Team of scientists announces ‘birth’ of a baby crystal

A team of scientists has determined the size of the smallest, cubic, lead sulfide cluster that exhibits the same crystal structure as bulk lead sulfide (rock salt). Determining the size of nanoscale and subnanoscale assemblies of atoms or molecules at which they first take on recognizable properties of the same substance in the macroscopic world is an important goal in nanoscience.

Working together, experimental and computational scientists at The Johns Hopkins University and McNeese State University in Louisiana have determined that for lead sulfide, the smallest nanocrystal (cluster) with the same structural (coordination) properties as the bulk occurs when 32 units of lead sulfide, PbS, molecules assemble together. Their results were published in the Journal of Chemical Physics and The Virtual Journal of Nanoscale Science & Technology.

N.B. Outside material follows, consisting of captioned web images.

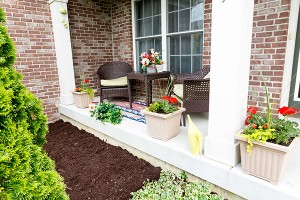 Mulching flowerbeds around the house with a freshly mulched bed alongside an open-air patio decorated with ornamental flowers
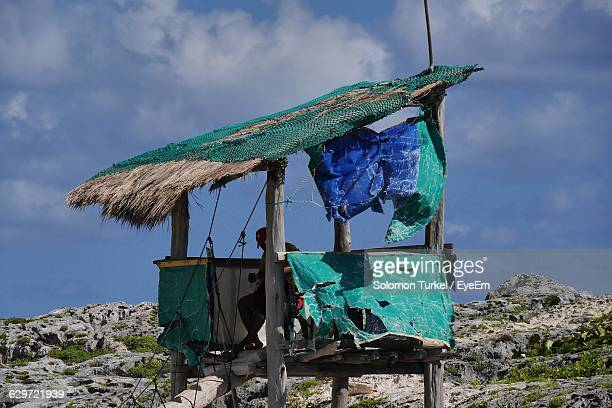 man sitting in abandoned hut against sky - solomon turkel stock pictures, royalty-free photos & images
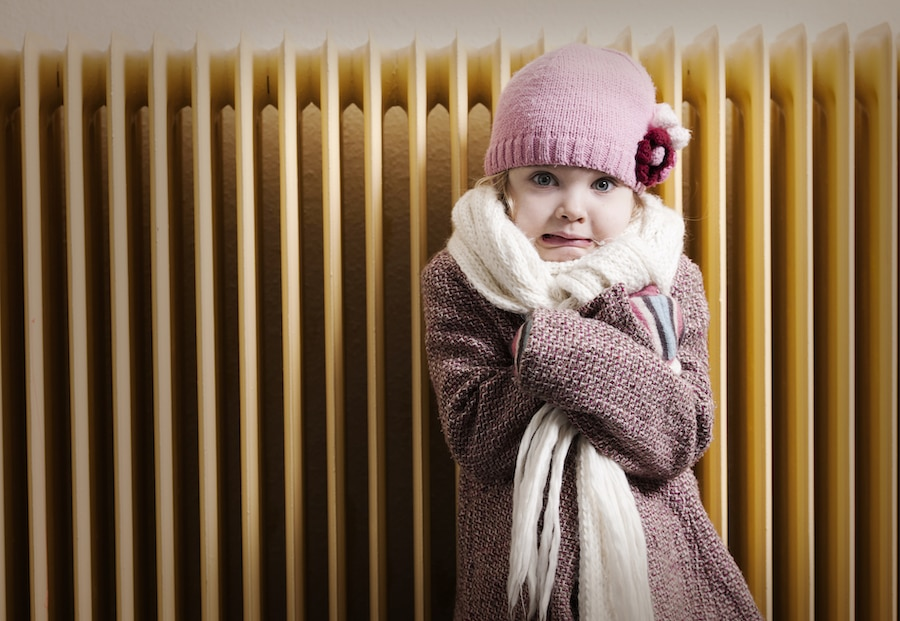 Girl trying to stay warm inside after realizing her furnace isn't heating her entire home.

After their calculations made this prediction, the scientists tested it by gently depositing size-selected (PbS)32 clusters onto a graphite surface, where they could easily migrate and merge together to form larger nanoscale structures.

“By using scanning tunneling microscope images to measure the dimensions of the resultant lead sulfide nanoblocks, we confirmed that (PbS)32 baby crystals had indeed stacked together as predicted by theory,” said Kit Bowen Jr., the E. Emmet Reid Professor in the Department of Chemistry at Johns Hopkins, who worked with his colleague Howard Fairbrother on the project.

Conceptually, these results shed light on how solids are formed. Technologically, these clusters are perhaps the smallest lead sulfide quantum dots, species that may have applications as photovoltaics.

The work was supported by a Department of Energy grant.